A Polícia Civil do Distrito Federal (PCDF) investiga um grupo suspeito de planejar atentados em Brasília durante o período eleitoral de 2026. A investigação resultou na Operação Rede Interrompida, que teve como alvo oito pessoas e cumpriu medidas judiciais em cinco estados brasileiros.
Os investigados têm entre 19 e 31 anos. Segundo as informações divulgadas sobre o caso, integrantes do grupo utilizavam ambientes virtuais para trocar mensagens e discutir possíveis ações violentas na capital federal.
A investigação ganhou atenção especialmente pelo momento em que os supostos ataques estariam sendo planejados: o período das eleições de 2026, quando Brasília concentra intensa movimentação política e institucional.

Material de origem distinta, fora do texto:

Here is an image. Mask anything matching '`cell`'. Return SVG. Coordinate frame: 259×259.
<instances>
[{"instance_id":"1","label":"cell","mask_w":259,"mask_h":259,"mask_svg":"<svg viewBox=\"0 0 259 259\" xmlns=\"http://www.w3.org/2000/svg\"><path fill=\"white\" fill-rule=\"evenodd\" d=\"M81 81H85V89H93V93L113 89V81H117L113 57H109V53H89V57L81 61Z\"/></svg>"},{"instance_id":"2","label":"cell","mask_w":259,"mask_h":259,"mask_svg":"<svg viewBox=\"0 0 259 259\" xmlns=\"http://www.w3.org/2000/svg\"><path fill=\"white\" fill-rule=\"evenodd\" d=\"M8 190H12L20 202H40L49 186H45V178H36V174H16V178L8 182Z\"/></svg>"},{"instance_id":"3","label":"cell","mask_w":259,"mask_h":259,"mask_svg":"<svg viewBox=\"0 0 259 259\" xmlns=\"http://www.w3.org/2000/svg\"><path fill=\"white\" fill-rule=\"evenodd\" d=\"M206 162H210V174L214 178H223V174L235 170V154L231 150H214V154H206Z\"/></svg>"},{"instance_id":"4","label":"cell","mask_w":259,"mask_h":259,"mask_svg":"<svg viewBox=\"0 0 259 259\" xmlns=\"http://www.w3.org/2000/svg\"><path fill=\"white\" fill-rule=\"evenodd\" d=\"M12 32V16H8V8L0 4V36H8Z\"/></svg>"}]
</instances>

Grupo discutia ataques a prédios públicos
As apurações apontam que os suspeitos compartilhavam informações relacionadas à fabricação de artefatos explosivos e analisavam prédios públicos de Brasília. Entre os possíveis alvos mencionados durante as investigações estaria o Palácio do Planalto.
As conversas teriam ocorrido principalmente por meio de grupos no Telegram. O conteúdo analisado pelas autoridades teria revelado discussões sobre invasões, ataques e utilização de explosivos durante o período eleitoral.
A ação policial buscou apreender equipamentos eletrônicos e outros materiais que possam contribuir para esclarecer o grau de envolvimento de cada investigado e verificar até que ponto os planos discutidos avançaram.
Investigados estavam espalhados pelo país
A investigação identificou participantes em diferentes estados, o que levou ao cumprimento de medidas judiciais fora do Distrito Federal.
Ao todo, oito investigados foram alvo da operação. O caso é apurado, entre outros possíveis crimes, sob a suspeita de associação criminosa.
O material apreendido deverá passar por análise dos investigadores. A expectativa é que dados encontrados em celulares, computadores e outros dispositivos possam ajudar a reconstruir as comunicações mantidas entre os integrantes e esclarecer os planos atribuídos ao grupo.
Como a investigação continua em andamento, eventuais responsabilidades individuais ainda dependem da conclusão das apurações.